Arfan duduk dengan sopan, di hadapan mereka sudah tersedia sajian nikmat masakan Bude Warsih dan Leha emaknya. Dua bulan setelah berada di rumah mewah itu, Leha dan Warsih berhasil membuat diri mereka membiasakan hidup bersih ala orang kaya. Sebenarnya tak sulit bagi ketiganya karena di kampung pun mereka sering melihat bagaimana keluarga pak Haji Latif, orang terkaya di desa itu, melakukan aktifitas harian kurang lebih seperti yang ada di rumah Bu Rini, dulu memang tiga orang anak beranak ini pernah menjadi pembantu di rumah pak Haji Latif. Tentu Bu Rini jauh lebih kaya, tapi pengalaman melihat keluarga pak Haji Latif membuat mereka jadi tak susah membiasakan hal yang sama pada diri mereka di rumah mewah Bu Rini sekarang.

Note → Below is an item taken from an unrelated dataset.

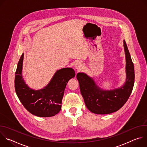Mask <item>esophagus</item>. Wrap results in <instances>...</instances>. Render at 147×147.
<instances>
[{"label": "esophagus", "mask_w": 147, "mask_h": 147, "mask_svg": "<svg viewBox=\"0 0 147 147\" xmlns=\"http://www.w3.org/2000/svg\"><path fill=\"white\" fill-rule=\"evenodd\" d=\"M75 67L77 69V70H81L82 67V65L81 63H77Z\"/></svg>", "instance_id": "obj_1"}]
</instances>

“Ayo nak Arfan, tambah lagi sayur dan dagingnya, masih banyak tuh... jangan sampai ada yang tersisa ya? Nanti siang ibu mau ajak kalian ke rumah makan di pinggir laut Ancol sana...,” ujar Bu Rini melihat Arfan yang masih malu-malu mengambil makanan di meja.
Mendapat perintah seperti itu, Arfan pun dengan semangat mengambil lauk berupa daging dan sayur mayur di hadapannya. Dengan lahap pula ia menghabiskan hampir sepiring penuh daging sapi bumbu rendang yang dimasak Budhe Warsihnya. Leha emaknya hanya tersenyum kecil melihat kelahapan anak lelaki satu-satunya itu. Leha sebenarnya masih canggung di hadapan Bu Rini, bagaimanapun dua bulan adalah waktu yang cukup singkat untuk menyesuaikan diri di rumah mewah ini.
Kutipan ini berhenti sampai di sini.